Organisations working on the natural environment have written to UK Prime Minister Boris Johnson and Secretary of State for Business, Energy and Industrial Strategy Alok Sharma seeking changes to the planning and consenting regime for offshore wind projects
The 13 November 2020 letter to the Prime Minister expresses concern that ambitious goals for UK offshore wind capacity could lead to damage to the marine environment and to protected habitats. Concern has long been expressed about the effects of large-scale offshore wind projects by bodies such as the Royal Society for the Protection of Birds (RSPB), particularly about the effects of some UK Round 3 projects.
It was submitted to Boris Johnson shortly before the launch of the Coalition for Offshore Energy and Nature, a partnership between leading environmental NGOs, transmission system operators and the wind industry.

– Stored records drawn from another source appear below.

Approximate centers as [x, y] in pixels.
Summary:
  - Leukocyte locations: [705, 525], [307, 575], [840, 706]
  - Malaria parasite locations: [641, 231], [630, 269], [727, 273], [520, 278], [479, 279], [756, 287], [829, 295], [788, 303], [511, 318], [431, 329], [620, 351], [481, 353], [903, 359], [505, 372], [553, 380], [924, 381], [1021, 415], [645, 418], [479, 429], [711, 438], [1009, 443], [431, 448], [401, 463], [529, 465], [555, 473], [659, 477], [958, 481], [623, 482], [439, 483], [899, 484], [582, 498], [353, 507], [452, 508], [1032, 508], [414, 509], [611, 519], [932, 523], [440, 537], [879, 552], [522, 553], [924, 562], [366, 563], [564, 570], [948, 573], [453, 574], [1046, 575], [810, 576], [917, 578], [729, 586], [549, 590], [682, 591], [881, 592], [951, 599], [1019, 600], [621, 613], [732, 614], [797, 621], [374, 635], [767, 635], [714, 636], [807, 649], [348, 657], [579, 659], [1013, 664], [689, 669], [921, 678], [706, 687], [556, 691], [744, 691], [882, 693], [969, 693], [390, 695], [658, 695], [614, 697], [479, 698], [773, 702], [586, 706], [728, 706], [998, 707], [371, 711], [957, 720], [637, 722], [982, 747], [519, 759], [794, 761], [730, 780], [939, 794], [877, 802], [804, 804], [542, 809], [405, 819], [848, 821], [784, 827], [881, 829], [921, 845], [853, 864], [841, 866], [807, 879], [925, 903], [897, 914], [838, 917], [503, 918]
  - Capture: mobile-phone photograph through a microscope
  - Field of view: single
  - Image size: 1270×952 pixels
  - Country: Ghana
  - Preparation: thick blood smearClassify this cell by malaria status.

The coalition’s stated aim is to ensure that Europe can deliver plans to massively expand offshore wind capacity while preserving nature and marine ecosystems.
The signatories to the letter told the Prime Minister, “We support your ambition for large-scale expansion of offshore renewable energy generation but – in the context of a climate and nature emergency – it is vital this does not happen at the expense of our marine environment.”

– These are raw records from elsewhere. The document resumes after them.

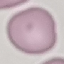
Uninfected.

preparation = thin blood smear
stain = Giemsa
image type = automatically extracted cell patch, resized to 64 × 64 pixels
capture = smartphone camera at the microscope eyepiece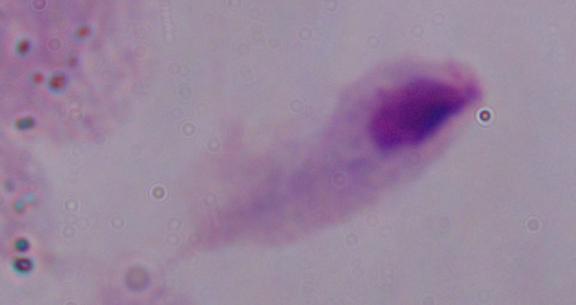
identification: trichomonad
modality: micrograph
magnification: 1000x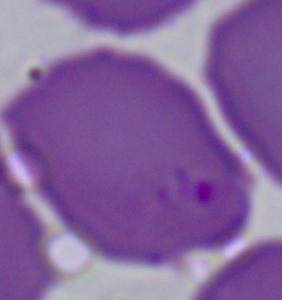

Climate and nature “must be prioritised” in future use and planning of the North Sea and our marine habitats, the letter states.
The environmental organisations believe the planning and consenting regime for offshore wind and other marine activities “is not fit for purpose” and say it fails to take a strategic view of how energy infrastructure, fisheries and other marine activities can be accommodated in a way that enables ecosystems to recover.

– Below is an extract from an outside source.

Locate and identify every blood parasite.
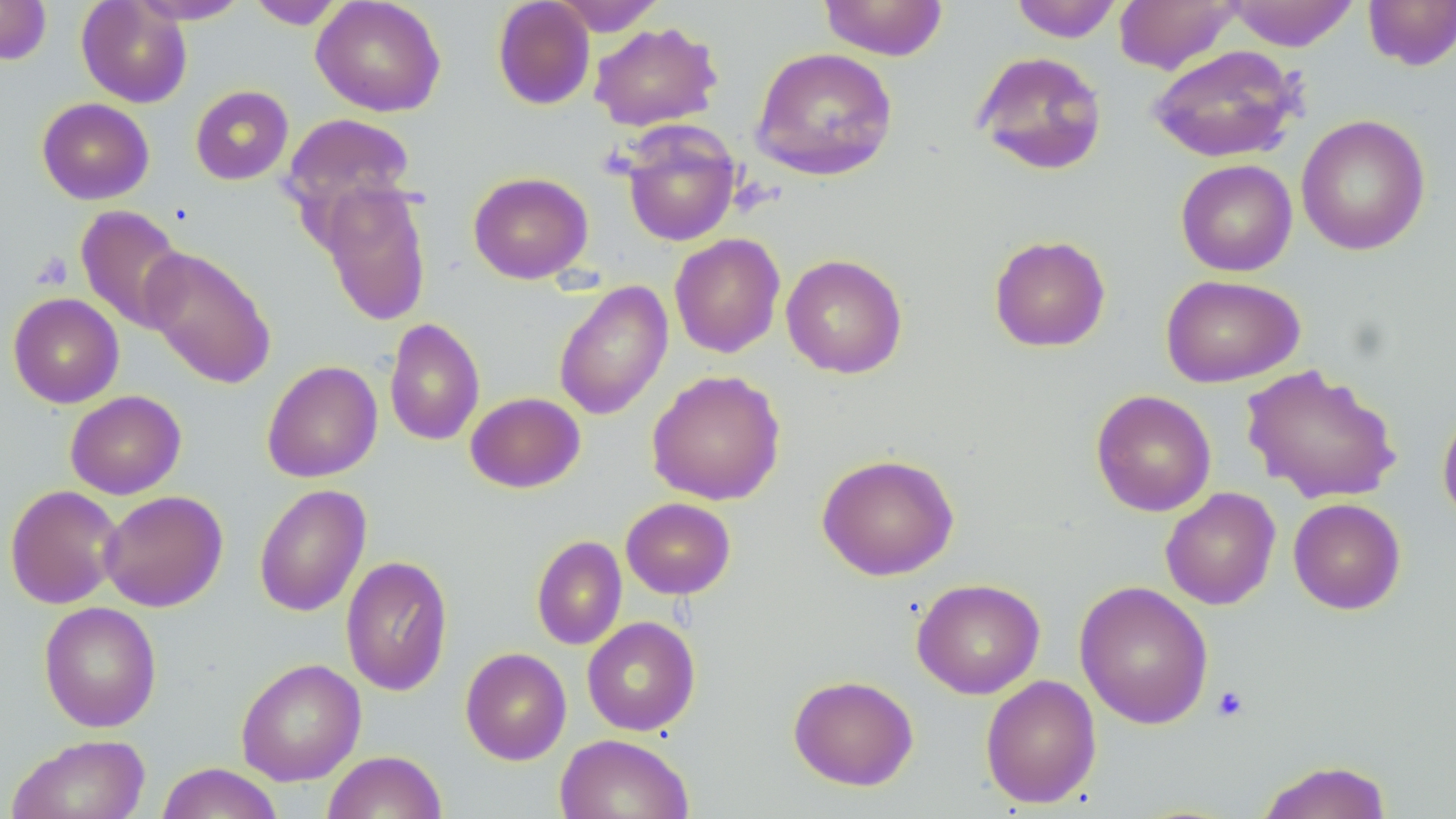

“As our seas become more crowded with turbines… and other development, this approach will become completely unsustainable,” said the authors of the letter.
“Without reform, species extinction is a real risk if we do not adopt an approach to planning, consenting and grid development that prioritises zero-carbon power and nature recovery over other uses of the sea.
“To meet carbon budgets and support healthy and wildlife-rich seas, the marine planning system must be overhauled to operate at a strategic level, rather than on a project-by-project basis.”
The environmental groups said offshore wind infrastructure “can be designed sensitively for nature” if a transparent system of strategic and spatial planning for windfarms and grid infrastructure is put in place.
“Each new development must be planned in the light of better mapping and data about the habitats affected and the cumulative effects of multiple activities,” they argue.
“Alongside energy development, a more strategic approach is needed for mitigation, compensation and recovery, so that where damage to the natural environment does take place, the right measures are designed to support ecosystem restoration.
“This should include making space for nature-based solutions that focus on tackling both the climate and the nature crises.
“We will not pretend that trade-offs can be avoided… Fully or highly protected marine protected areas across at least 30% of the sea will be needed to help set our seas on a path to recovery, and must be accompanied by better monitoring, regulation and enforcement.
“These changes could support a triple win of a world-leading marine renewables industry, increased blue carbon storage and recovery of marine species and habitats.
“This is an issue that countries are grappling with across Europe and around the world and – to be a genuine leader in offshore wind and marine management – the UK must prove that we can have clean power and thriving marine ecosystems."
The letter was signed by 18 leading environmental and wildlife bodies including The Wildlife Trusts; RSPB; Greenpeace UK; the Marine Conservation Society; WWT; Friends of the Earth; and Wildlife and Countryside Link.